Legally Scraping Reddit Images


I'm considering working on a project related to GANs and started to research where I could get training data for it. I came across a subreddit full of community-filtered images of exactly what I need. There's also roughly 100K of them which is exactly how many I was hoping for.

The only problem is that I don't have any experience with collecting that magnitude of data. Does anyone have experience with scraping reddit and can offer pointers on how to approach it? I'm also having a difficult time figuring out if reddit even allows this.
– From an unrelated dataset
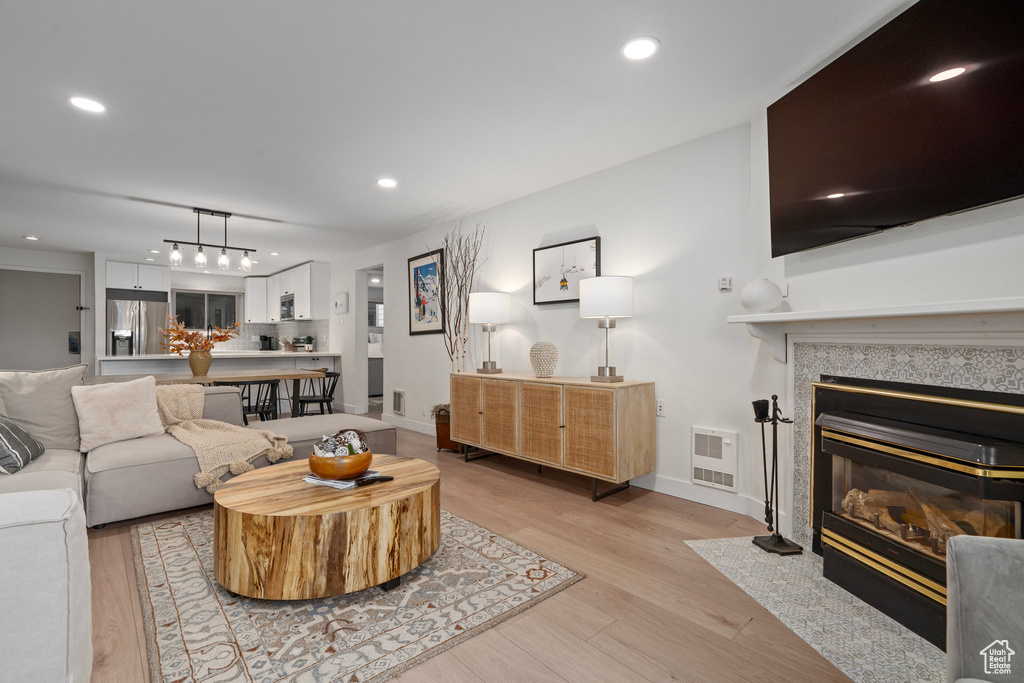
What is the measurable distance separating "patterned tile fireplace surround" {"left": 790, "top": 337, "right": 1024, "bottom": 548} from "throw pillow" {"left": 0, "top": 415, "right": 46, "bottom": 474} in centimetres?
401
  👤 photon_off Accepted Answer ✓
You can look at the "legal" aspect of it by Googling "is it legal to scrape". My understanding (IANAL) is that it is OK as long as the user agreement is "opt-out" as opposed to "opt-in" (eg: clicking a consent box before viewing the content). You'll have to read up on this yourself and weigh the risk/reward of doing your project. I (NAFL) would assume the risk is quite small. The reward -- that's your call.

As for the other part, getting the data: it's called scraping. Depending on your experience with scraping, you may need to pay for certain aspects of it (eg, getting a large list of proxies so Reddit does not block you, or using a scraping API). Or maybe your project is small enough (or time constraints large enough) that you can slowly siphon the data via your own means.

As per Reddit allowing it: Refer to the legality of scraping, and apply it to Reddit.